[Texte d'étude]
______________________________

L'IMPACT DE LA MORT POUR LA FAMILLE
La mort à l’hôpital ne touche jamais seulement le patient. Elle fait irruption dans l’histoire d’une famille, souvent brutalement. Même lorsqu’elle est attendue, elle reste une déchirure, une perte, une rupture.
Les proches deviennent alors des co-victimes du décès, que le système de soins a souvent du mal à reconnaître.
En tant que soignant, on peut se sentir démuni face à leur douleur, leur colère, leur silence ou leurs attentes. Pourtant, la qualité de l’accompagnement de la famille fait partie intégrante du soin.
Le choc immédiat : sidération, confusion, colère
À l’annonce de la mort, la famille entre dans un état de sidération. Ce choc peut se traduire par :
Un silence figé, un regard perdu
Des pleurs incontrôlés
Des questions répétées (“Il souffrait ?”, “Vous avez tout tenté ?”)
Une colère dirigée contre l’équipe ou contre eux-mêmes (“On aurait dû venir plus tôt…”)
👉 Laisser de la place à toutes ces réactions sans les juger est essentiel. L’entretien post-décès (cf. L’entretien avec la famille après un décès inattendu) est un temps crucial de reconnaissance, d’écoute et d’apaisement.
Le besoin de sens et de récit
La plupart des familles ont besoin de comprendre :
Ce qui s’est passé exactement
Comment s’est déroulée l’agonie (le cas échéant)
Si le patient a souffert
Qui était là
S’il a dit quelque chose
Ce récit n’est pas simplement factuel. Il permet de reconstruire une cohérence intérieure : “Il n’est pas mort seul”, “Il a été bien accompagné”, “On a fait tout ce qu’on a pu”. Ces phrases peuvent soulager la culpabilité ou contenir la douleur.

______________________________

[Données recueillies]
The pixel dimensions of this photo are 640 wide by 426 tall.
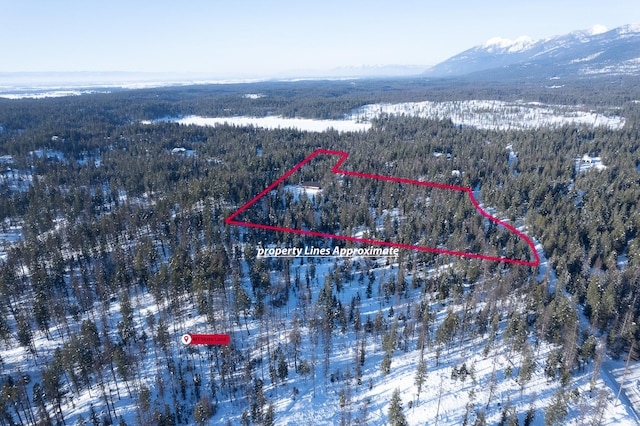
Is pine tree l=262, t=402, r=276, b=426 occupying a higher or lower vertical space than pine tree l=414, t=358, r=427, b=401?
lower

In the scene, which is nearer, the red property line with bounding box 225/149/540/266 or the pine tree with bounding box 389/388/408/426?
the pine tree with bounding box 389/388/408/426

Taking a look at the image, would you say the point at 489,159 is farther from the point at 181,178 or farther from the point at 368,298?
the point at 181,178

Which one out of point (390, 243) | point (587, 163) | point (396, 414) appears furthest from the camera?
point (587, 163)

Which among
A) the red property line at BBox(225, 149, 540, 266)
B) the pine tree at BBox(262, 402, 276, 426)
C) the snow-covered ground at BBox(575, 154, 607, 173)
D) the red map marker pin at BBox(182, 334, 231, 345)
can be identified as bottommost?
the pine tree at BBox(262, 402, 276, 426)

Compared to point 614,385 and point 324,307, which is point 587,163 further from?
point 324,307

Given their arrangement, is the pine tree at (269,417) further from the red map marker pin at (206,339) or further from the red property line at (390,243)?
the red property line at (390,243)

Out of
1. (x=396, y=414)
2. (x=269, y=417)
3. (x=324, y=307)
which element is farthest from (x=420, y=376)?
(x=324, y=307)

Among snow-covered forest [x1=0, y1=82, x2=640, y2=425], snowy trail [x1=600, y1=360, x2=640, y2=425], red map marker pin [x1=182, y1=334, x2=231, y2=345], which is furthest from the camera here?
red map marker pin [x1=182, y1=334, x2=231, y2=345]

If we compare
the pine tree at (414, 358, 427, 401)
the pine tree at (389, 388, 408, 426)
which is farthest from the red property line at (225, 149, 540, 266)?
the pine tree at (389, 388, 408, 426)

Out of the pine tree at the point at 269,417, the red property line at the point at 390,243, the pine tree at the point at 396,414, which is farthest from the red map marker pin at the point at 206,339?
the red property line at the point at 390,243

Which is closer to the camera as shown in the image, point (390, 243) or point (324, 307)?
point (324, 307)

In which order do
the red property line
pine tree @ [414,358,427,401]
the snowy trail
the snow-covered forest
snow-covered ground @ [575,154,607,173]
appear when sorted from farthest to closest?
snow-covered ground @ [575,154,607,173] < the red property line < pine tree @ [414,358,427,401] < the snow-covered forest < the snowy trail

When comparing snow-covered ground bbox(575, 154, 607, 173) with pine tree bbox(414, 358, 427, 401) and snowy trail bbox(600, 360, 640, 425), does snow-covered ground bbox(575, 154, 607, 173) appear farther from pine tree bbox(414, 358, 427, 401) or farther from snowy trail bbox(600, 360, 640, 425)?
pine tree bbox(414, 358, 427, 401)
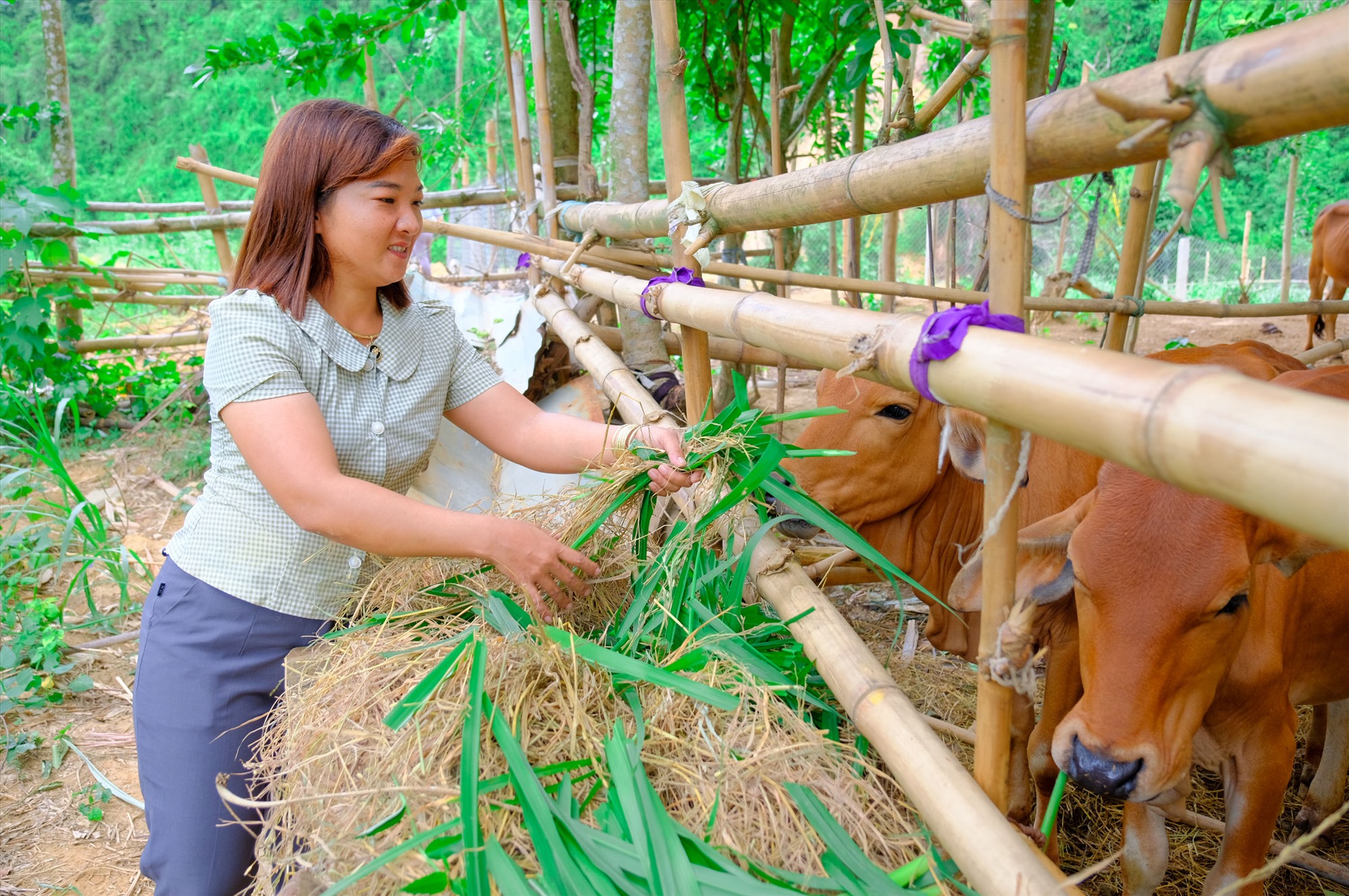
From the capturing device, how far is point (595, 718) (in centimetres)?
146

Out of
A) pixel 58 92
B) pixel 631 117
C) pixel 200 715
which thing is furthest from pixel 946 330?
pixel 58 92

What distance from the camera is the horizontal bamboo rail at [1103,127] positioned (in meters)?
0.80

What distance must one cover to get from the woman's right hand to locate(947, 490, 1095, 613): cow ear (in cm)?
79

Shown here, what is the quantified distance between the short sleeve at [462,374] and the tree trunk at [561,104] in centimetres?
290

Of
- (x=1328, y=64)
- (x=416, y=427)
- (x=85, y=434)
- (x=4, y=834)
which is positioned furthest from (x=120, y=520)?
(x=1328, y=64)

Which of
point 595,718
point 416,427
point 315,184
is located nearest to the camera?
point 595,718

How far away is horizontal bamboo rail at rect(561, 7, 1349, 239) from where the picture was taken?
2.61 feet

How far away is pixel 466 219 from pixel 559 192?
12.9 meters

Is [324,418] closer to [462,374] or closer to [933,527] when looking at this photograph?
[462,374]

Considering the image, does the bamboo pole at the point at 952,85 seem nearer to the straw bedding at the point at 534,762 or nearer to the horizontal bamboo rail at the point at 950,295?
the horizontal bamboo rail at the point at 950,295

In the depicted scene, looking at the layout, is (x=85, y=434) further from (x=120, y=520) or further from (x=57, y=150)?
(x=57, y=150)

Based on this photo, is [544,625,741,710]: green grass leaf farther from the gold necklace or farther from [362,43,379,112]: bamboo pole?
[362,43,379,112]: bamboo pole

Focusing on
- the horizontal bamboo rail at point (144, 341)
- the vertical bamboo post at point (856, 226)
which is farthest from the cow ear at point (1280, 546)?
the horizontal bamboo rail at point (144, 341)

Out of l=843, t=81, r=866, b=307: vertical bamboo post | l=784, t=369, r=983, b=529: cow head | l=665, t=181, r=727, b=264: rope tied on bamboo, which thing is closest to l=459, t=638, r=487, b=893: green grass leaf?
l=665, t=181, r=727, b=264: rope tied on bamboo
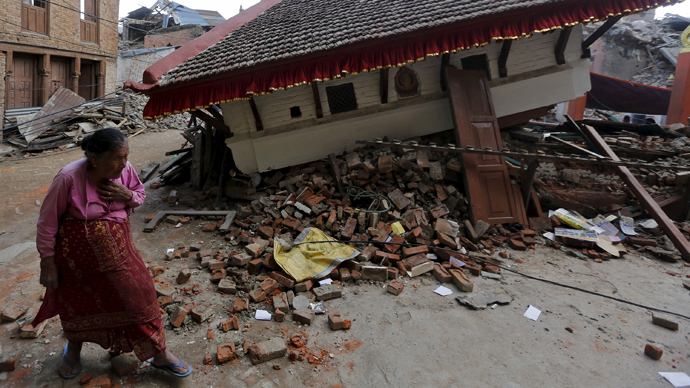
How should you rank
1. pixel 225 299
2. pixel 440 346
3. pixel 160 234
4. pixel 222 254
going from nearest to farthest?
pixel 440 346, pixel 225 299, pixel 222 254, pixel 160 234

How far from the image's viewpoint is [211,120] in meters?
7.37

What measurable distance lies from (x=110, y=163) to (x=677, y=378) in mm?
5011

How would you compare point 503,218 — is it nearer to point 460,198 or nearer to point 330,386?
point 460,198

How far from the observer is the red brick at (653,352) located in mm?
3291

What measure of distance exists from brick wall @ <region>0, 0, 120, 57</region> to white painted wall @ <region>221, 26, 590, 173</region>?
12.8 metres

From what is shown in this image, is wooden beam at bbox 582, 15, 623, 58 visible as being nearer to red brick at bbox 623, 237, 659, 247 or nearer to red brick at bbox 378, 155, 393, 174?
red brick at bbox 623, 237, 659, 247

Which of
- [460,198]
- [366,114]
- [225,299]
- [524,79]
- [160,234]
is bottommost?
[225,299]

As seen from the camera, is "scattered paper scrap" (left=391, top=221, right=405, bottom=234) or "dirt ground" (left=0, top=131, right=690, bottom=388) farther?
"scattered paper scrap" (left=391, top=221, right=405, bottom=234)

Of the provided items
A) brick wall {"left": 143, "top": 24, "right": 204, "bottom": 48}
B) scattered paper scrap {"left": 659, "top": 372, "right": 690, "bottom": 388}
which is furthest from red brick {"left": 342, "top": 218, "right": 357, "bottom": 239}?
brick wall {"left": 143, "top": 24, "right": 204, "bottom": 48}

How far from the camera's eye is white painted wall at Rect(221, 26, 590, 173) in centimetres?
764

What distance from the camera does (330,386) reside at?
9.77 feet

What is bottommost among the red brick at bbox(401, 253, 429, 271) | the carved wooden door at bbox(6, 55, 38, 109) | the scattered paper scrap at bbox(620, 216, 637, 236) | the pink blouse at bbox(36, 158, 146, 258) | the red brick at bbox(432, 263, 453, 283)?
the red brick at bbox(432, 263, 453, 283)

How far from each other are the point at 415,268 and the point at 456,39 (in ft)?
14.1

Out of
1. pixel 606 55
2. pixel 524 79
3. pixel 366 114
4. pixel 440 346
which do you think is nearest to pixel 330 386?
pixel 440 346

______________________________

[Consigne A]
Répondez aux questions suivantes à partir du texte d'étude.
(i) Que deviennent les proches lors d'un décès à l'hôpital ?
(ii) Dans quel état la famille entre-t-elle à l'annonce de la mort ?
(iii) De quoi l'entretien post-décès est-il un temps crucial ?
[Consigne B] Recopiez fidèlement le passage du texte d'étude qui va de « Les proches deviennent » jusqu'à « d’écoute et d’apaisement. ».
[Consigne C] Énumérez tout ce que, selon le texte d'étude, la plupart des familles ont besoin de comprendre.

[Réponse rédigée A]
(i) Ils deviennent des co-victimes du décès.
(ii) Elle entre dans un état de sidération.
(iii) Il est un temps crucial de reconnaissance, d'écoute et d'apaisement.

[Réponse rédigée B]
Les proches deviennent alors des co-victimes du décès, que le système de soins a souvent du mal à reconnaître.
En tant que soignant, on peut se sentir démuni face à leur douleur, leur colère, leur silence ou leurs attentes. Pourtant, la qualité de l’accompagnement de la famille fait partie intégrante du soin.
Le choc immédiat : sidération, confusion, colère
À l’annonce de la mort, la famille entre dans un état de sidération. Ce choc peut se traduire par :
Un silence figé, un regard perdu
Des pleurs incontrôlés
Des questions répétées (“Il souffrait ?”, “Vous avez tout tenté ?”)
Une colère dirigée contre l’équipe ou contre eux-mêmes (“On aurait dû venir plus tôt…”)
👉 Laisser de la place à toutes ces réactions sans les juger est essentiel. L’entretien post-décès (cf. L’entretien avec la famille après un décès inattendu) est un temps crucial de reconnaissance, d’écoute et d’apaisement.

[Réponse rédigée C]
Ce qui s'est passé exactement
Comment s'est déroulée l'agonie (le cas échéant)
Si le patient a souffert
Qui était là
S'il a dit quelque chose